======== Available data

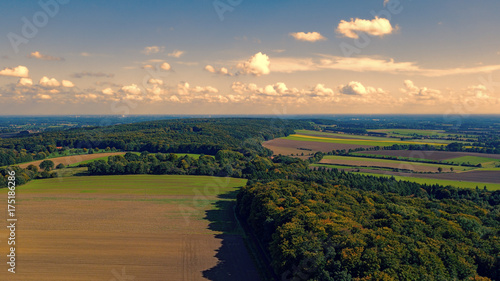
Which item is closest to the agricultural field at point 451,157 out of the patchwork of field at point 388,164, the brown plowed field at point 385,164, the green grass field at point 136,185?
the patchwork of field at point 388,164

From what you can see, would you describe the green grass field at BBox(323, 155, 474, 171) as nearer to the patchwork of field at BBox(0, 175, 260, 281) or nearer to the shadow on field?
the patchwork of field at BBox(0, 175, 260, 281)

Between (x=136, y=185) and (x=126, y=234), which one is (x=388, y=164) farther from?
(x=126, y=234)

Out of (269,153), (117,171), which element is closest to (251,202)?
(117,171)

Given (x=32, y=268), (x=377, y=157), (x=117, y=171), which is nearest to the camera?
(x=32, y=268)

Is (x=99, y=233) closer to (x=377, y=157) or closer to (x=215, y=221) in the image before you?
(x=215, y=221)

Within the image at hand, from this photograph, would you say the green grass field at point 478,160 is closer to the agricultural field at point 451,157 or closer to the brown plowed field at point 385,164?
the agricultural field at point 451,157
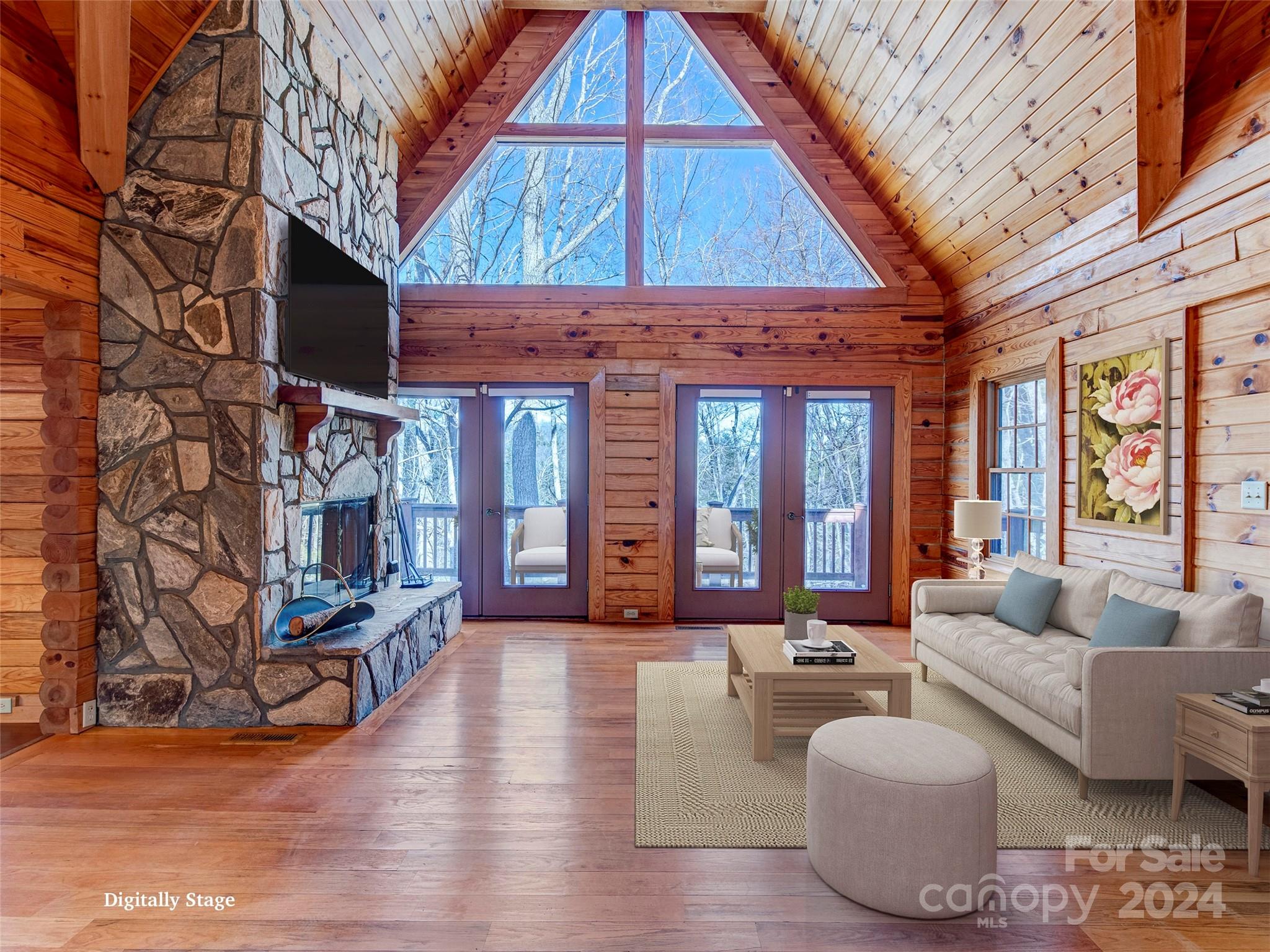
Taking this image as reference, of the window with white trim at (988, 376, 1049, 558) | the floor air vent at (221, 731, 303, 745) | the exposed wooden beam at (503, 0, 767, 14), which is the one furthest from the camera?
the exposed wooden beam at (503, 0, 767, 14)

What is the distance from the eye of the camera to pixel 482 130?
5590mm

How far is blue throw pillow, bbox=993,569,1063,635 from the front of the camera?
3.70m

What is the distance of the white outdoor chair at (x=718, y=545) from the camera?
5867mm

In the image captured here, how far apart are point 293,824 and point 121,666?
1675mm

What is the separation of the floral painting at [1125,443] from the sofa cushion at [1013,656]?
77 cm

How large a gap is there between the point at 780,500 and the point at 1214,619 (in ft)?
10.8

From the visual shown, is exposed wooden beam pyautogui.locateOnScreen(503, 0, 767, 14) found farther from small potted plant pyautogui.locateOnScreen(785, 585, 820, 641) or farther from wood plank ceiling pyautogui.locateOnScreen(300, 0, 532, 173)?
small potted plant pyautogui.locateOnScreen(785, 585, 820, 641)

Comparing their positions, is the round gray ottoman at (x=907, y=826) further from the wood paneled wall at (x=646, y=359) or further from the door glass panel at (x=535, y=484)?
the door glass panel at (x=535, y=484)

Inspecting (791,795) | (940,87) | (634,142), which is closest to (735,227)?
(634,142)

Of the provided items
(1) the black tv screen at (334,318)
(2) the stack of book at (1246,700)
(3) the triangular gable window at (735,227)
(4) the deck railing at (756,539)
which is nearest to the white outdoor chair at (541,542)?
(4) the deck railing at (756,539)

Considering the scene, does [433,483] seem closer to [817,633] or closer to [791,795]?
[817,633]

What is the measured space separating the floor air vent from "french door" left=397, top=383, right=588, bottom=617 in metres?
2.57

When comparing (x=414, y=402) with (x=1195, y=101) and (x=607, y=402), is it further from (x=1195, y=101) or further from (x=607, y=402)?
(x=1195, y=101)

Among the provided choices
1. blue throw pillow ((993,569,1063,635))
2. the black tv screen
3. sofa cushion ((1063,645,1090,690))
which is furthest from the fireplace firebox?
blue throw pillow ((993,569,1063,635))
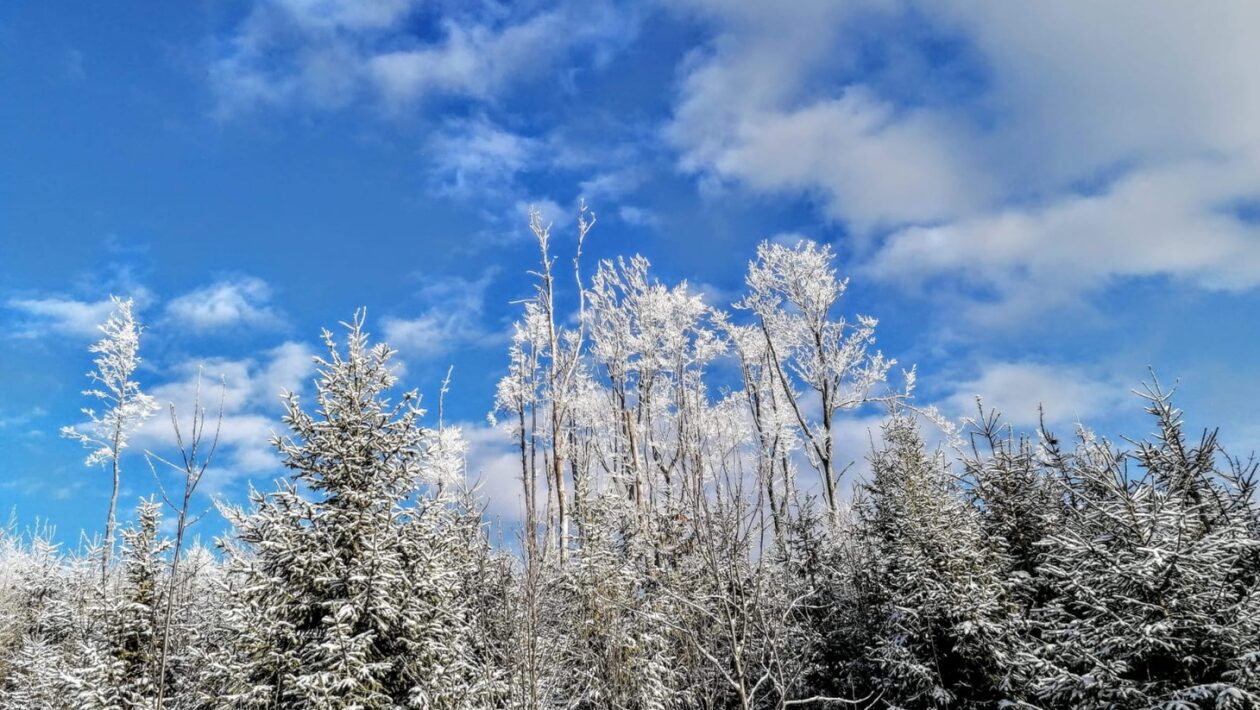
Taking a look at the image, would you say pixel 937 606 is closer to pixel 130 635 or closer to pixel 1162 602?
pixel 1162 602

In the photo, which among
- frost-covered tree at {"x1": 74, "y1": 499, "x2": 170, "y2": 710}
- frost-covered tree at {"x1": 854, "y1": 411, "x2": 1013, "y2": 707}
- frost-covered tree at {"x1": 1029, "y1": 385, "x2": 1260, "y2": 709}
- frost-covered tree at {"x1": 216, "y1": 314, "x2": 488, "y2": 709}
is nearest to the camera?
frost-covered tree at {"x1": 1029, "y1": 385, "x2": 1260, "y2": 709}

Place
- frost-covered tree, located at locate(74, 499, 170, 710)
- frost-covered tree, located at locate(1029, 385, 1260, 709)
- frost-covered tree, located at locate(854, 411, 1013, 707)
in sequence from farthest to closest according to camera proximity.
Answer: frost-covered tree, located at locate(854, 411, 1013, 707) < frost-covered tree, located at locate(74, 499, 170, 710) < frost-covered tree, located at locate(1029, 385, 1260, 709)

================

Copy the material word for word, from the line with "Of the provided items" to the end of the material, and leave out the pictures.

Of the provided items
(1) the black tv screen at (334,318)
(2) the stack of book at (1246,700)
(3) the triangular gable window at (735,227)
(4) the deck railing at (756,539)
which is nearest to the white outdoor chair at (541,542)?
(4) the deck railing at (756,539)

Considering the scene, does [433,483] seem closer to [817,633] or closer to [791,795]?
[817,633]

What is the measured space separating the floor air vent from "french door" left=397, top=383, right=588, bottom=617 in metres?
2.57

When comparing (x=414, y=402) with (x=1195, y=101) and (x=607, y=402), is it further from (x=1195, y=101) or further from (x=607, y=402)?
(x=1195, y=101)

Among the provided choices
1. blue throw pillow ((993,569,1063,635))
2. the black tv screen
3. sofa cushion ((1063,645,1090,690))
which is furthest from the fireplace firebox?
blue throw pillow ((993,569,1063,635))
Taking a look at the image, would you say pixel 937 606 is closer to pixel 130 635 or closer to pixel 1162 602?
pixel 1162 602

In the photo, which among
- frost-covered tree at {"x1": 74, "y1": 499, "x2": 170, "y2": 710}
- frost-covered tree at {"x1": 854, "y1": 411, "x2": 1013, "y2": 707}
- frost-covered tree at {"x1": 1029, "y1": 385, "x2": 1260, "y2": 709}
- frost-covered tree at {"x1": 216, "y1": 314, "x2": 488, "y2": 709}
is nearest to the camera?
frost-covered tree at {"x1": 1029, "y1": 385, "x2": 1260, "y2": 709}

Place
- frost-covered tree, located at locate(74, 499, 170, 710)
- frost-covered tree, located at locate(1029, 385, 1260, 709)
- frost-covered tree, located at locate(854, 411, 1013, 707)
in sequence from farthest to closest according to camera proximity.
Answer: frost-covered tree, located at locate(854, 411, 1013, 707) < frost-covered tree, located at locate(74, 499, 170, 710) < frost-covered tree, located at locate(1029, 385, 1260, 709)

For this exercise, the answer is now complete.